The U.S. produces more natural gas than any other country, but booming exports keep prices high for domestic industries and consumers, according Tyson Slocum, director of Public Citizen’s Energy Program. Republicans constantly complain that climate initiatives are raising prices for consumers, but it’s the industry’s rush to expand LNG export infrastructure that keeps prices high — and profits flowing.

“This is the whole intention of the push for LNG exports; it’s to make [gas] more expensive, because when you make it more expensive, you get bigger profits,” Slocum said in an interview. “There’s no hometown discount. These guys do not care … they don’t care about supplying gas to local communities.”

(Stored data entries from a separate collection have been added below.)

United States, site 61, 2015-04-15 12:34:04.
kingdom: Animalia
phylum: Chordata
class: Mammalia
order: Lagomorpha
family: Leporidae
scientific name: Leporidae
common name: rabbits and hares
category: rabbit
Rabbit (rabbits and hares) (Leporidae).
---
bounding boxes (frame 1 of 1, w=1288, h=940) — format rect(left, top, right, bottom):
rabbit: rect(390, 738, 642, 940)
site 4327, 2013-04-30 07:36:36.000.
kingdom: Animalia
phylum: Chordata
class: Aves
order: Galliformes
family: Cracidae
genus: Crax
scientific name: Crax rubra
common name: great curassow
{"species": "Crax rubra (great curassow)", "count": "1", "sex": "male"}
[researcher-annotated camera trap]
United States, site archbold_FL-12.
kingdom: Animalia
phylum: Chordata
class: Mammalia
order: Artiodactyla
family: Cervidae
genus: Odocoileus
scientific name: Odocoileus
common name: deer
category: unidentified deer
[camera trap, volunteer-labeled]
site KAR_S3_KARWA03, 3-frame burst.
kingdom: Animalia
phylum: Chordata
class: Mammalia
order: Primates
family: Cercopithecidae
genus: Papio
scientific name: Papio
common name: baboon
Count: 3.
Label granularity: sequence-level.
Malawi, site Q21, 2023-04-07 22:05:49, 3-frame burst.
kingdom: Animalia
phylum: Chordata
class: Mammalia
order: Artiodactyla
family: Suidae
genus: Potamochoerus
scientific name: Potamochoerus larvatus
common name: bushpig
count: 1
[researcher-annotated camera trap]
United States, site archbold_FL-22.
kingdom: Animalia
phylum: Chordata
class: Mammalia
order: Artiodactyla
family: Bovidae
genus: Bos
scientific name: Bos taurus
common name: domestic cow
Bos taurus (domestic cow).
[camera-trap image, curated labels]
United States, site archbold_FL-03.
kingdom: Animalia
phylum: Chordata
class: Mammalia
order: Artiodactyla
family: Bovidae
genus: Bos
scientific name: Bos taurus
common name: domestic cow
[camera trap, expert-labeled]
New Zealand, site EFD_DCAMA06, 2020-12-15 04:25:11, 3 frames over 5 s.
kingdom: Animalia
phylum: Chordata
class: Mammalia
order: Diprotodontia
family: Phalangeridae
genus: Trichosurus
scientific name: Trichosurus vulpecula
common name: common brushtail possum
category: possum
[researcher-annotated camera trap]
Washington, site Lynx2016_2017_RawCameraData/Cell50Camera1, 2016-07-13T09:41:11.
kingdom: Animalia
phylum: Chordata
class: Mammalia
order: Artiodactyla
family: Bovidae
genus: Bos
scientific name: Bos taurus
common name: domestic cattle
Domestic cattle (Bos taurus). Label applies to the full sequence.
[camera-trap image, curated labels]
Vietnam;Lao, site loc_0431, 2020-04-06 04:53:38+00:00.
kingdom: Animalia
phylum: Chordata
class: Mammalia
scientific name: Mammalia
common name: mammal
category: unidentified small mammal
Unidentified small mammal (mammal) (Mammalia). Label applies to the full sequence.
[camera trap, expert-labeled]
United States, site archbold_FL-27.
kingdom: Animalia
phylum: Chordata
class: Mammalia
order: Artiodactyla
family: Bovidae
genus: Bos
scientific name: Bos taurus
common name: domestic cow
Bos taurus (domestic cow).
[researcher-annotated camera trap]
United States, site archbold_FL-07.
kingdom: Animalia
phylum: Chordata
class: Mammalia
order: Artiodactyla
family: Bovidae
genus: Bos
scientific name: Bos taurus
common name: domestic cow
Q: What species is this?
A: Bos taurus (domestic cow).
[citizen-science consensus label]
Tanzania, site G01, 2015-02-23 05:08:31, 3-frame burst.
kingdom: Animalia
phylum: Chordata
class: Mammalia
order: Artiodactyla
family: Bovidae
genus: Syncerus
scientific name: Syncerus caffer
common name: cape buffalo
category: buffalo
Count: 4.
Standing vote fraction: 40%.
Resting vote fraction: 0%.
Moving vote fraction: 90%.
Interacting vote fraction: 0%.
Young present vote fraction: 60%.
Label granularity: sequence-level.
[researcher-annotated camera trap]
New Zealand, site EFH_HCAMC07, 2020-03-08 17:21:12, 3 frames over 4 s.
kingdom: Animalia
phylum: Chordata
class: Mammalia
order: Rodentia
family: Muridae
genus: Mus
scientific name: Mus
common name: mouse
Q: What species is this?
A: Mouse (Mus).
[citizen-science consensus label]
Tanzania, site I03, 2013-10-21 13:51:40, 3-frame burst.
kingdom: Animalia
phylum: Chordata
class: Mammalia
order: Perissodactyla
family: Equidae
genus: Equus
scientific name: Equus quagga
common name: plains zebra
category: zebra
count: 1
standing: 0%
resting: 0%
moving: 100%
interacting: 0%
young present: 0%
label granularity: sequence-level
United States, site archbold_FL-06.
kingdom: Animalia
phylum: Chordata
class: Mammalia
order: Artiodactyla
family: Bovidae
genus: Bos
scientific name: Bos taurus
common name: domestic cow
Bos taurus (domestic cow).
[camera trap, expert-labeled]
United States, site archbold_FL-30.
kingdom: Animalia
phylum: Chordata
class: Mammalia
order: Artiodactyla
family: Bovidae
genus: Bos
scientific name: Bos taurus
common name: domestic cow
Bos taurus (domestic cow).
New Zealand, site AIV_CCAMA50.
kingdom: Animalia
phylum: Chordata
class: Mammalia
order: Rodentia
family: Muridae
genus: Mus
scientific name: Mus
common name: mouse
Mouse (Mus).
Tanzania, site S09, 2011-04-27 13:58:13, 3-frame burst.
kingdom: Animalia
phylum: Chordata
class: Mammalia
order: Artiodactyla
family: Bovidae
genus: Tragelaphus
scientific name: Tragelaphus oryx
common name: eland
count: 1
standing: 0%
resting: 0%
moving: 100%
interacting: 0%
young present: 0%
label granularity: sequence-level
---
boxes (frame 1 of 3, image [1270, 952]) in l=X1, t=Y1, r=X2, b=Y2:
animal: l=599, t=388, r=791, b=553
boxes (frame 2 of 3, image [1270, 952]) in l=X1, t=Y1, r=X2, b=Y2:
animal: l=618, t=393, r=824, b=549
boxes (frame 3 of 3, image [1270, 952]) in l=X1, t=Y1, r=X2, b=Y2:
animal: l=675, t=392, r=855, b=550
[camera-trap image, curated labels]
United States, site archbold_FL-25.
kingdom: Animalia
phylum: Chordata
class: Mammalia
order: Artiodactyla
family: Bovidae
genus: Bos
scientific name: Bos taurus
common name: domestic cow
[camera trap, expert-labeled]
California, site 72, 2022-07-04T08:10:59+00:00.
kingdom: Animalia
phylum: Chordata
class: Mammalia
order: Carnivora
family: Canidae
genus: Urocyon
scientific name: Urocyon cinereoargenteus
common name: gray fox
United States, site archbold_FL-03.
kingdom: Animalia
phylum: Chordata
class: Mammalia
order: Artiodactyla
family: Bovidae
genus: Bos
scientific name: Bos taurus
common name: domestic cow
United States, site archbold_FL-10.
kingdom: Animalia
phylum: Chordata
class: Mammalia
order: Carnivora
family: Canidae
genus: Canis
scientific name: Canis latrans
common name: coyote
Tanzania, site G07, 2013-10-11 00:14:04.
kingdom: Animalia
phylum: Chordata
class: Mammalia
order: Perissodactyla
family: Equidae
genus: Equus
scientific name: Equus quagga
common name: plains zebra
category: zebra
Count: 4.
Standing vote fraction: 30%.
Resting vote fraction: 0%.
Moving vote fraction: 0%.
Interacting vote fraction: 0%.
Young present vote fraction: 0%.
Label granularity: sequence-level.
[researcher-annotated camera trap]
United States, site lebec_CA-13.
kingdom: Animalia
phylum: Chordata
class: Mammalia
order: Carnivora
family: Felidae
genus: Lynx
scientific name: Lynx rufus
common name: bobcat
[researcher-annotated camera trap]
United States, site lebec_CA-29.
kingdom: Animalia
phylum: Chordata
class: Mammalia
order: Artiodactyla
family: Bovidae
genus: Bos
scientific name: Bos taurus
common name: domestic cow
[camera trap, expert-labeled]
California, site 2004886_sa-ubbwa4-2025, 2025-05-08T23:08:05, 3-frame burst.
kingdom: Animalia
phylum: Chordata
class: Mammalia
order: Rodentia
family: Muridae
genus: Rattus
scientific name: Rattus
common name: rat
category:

After coming under pressure from grassroots climate activists and local fishers on the Gulf Coast, where massive LNG terminals load huge tanker ships with liquified gas for export, the Biden administration announced in January a “pause” on permits for newLNG facilities while regulators reexamine whether exports are in the public interest. Well over a dozen export terminals are already causing air pollution, and at least 17 more are awaiting federal permits. Sixteen GOP-led states filed a federal lawsuit in response, arguing that a pause of permits for future export terminals would harm the economy in states such as Louisiana and Texas.

“This whole concept of ‘drill baby, drill’ for lower prices is a complete fabrication,” Slocum said. “The whole goal of pushing exports is making gobs of money for gas producers.”